Some Components of Trump’s Case Differ From Previous Cases
In the matter of personal tax records, Trump’s lawyers have pointed out that Congress has not previously issued a subpoena for the personal financial documents of a president. That may be in part because the last six presidents before Trump all voluntarily released their tax records, according to CNN.
Trump’s financial records were subpoenaed by individual committees and not voted on by the entirety of the House. In and of itself, that procedural detail is not unprecedented — the Watergate tapes were subpoenaed by a committee rather than the entire House. A mandatory full-House vote would put a greater burden on House-issued subpoenas. However, the Justice Department has suggested that the Supreme Court could “invalidat[e] the subpoenas on the threshold ground that they were not authorized by the full House,” CNN reported.
The Roberts Court Has Overturned Precedent In The Past
The Supreme Court will decide whether this case falls within the purview of the established precedent and, if so, whether to follow or overturn that precedent. The Supreme Court has overturned precedent in the past; most notably, in 1954, the Warren Court overturned the 1896 Plessy v. Ferguson case, establishing that “separate but equal” was unconstitutional in the landmark ruling Brown v. Board of Education.

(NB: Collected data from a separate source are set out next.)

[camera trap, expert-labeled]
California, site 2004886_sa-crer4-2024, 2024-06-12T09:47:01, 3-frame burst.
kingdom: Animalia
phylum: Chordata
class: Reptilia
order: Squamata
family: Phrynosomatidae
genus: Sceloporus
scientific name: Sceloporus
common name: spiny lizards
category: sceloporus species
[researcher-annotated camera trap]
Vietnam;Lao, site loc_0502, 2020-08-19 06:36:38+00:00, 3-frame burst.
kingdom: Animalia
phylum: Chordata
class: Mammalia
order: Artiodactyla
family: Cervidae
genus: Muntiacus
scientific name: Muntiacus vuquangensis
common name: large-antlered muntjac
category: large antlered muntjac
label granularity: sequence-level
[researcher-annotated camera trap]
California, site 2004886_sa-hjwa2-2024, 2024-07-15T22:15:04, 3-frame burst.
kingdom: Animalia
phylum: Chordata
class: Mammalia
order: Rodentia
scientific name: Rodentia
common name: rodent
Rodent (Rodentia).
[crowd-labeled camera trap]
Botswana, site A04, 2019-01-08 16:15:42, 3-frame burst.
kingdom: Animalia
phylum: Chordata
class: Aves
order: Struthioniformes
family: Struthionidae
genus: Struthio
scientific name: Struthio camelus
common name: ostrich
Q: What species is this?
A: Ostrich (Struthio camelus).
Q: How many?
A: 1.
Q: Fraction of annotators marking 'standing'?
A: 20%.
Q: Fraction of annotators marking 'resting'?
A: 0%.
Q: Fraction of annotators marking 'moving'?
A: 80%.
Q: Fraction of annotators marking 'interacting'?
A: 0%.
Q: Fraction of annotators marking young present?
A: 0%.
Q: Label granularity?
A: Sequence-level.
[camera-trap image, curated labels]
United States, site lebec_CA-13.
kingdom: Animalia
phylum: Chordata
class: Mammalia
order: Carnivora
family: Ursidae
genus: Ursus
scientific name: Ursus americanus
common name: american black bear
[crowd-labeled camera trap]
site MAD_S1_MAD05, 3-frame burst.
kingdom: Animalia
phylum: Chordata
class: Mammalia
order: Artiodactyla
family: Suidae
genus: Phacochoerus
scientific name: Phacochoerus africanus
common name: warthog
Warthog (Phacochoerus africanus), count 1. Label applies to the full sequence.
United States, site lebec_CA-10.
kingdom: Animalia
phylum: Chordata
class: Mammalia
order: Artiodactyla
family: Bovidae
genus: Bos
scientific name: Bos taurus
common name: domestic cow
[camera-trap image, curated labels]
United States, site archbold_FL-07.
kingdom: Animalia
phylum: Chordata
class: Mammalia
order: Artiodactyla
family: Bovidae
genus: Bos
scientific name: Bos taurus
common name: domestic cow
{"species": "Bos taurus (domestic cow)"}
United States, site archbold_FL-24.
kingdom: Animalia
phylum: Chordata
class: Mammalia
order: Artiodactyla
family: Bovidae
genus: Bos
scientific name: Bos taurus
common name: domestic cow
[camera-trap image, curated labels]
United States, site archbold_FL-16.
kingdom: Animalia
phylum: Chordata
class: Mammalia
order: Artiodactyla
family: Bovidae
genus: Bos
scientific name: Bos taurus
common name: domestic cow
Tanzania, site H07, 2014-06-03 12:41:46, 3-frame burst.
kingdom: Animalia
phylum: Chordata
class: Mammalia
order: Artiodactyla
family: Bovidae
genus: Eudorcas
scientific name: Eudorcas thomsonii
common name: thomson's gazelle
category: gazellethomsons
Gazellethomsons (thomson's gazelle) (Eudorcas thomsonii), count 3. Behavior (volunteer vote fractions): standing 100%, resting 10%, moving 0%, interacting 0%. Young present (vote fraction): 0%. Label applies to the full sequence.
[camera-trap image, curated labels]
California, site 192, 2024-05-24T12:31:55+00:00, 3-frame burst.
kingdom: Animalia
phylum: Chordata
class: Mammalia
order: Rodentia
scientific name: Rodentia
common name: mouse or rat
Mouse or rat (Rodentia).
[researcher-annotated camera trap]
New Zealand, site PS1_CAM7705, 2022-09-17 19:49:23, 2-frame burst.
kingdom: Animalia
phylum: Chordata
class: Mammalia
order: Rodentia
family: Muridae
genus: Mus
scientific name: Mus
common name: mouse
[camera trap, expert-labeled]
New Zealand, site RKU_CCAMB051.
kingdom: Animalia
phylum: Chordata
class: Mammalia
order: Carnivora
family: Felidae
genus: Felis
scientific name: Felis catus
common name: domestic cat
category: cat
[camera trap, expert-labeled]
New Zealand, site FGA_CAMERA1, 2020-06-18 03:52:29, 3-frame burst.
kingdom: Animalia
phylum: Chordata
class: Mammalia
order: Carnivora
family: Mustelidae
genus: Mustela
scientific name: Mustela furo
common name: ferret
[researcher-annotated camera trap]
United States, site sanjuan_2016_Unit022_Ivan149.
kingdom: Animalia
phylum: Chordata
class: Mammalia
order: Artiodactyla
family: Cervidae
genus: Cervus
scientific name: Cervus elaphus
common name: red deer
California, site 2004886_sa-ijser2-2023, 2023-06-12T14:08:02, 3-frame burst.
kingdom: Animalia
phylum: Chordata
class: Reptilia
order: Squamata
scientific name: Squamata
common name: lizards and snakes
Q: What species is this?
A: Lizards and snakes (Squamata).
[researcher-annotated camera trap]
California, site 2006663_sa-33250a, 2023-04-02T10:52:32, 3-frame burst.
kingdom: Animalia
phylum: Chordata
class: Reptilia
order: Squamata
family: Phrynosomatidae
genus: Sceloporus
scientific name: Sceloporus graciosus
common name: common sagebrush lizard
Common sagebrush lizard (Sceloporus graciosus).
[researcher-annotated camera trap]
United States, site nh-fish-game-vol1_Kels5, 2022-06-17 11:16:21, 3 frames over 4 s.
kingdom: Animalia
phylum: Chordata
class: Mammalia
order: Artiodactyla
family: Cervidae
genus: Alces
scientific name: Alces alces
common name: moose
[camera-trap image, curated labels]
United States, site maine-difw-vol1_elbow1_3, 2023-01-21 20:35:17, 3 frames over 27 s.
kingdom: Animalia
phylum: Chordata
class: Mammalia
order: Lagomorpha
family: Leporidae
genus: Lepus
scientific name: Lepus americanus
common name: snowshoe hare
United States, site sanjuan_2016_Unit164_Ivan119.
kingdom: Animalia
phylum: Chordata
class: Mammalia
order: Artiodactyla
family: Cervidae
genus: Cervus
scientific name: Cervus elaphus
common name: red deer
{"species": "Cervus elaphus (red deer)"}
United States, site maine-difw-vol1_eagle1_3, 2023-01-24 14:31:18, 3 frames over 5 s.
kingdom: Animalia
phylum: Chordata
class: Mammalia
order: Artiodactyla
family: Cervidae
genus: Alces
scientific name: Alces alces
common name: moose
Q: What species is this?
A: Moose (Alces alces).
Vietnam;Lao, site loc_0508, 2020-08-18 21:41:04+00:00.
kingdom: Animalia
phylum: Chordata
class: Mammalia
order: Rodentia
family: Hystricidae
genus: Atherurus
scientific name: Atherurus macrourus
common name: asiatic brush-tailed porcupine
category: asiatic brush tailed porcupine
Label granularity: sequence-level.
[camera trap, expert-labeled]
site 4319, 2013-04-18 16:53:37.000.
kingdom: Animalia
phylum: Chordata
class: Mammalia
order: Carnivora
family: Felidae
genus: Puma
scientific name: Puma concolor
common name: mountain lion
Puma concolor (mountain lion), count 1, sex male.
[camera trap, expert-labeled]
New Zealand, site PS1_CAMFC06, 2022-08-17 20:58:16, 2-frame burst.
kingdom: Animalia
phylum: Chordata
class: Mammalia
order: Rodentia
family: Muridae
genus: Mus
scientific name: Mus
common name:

Under Chief Justice John Roberts, the Supreme Court has overturned precedent across a number of issue areas, including gun rights and campaign finance. Now famous, Citizens United v. Federal Election Commission overturned more than a century of campaign finance precedent to give corporations more influence in American elections despite a chorus of protest from the liberal wing of the court, which feared that the ruling would open the United States to undue election interference from abroad.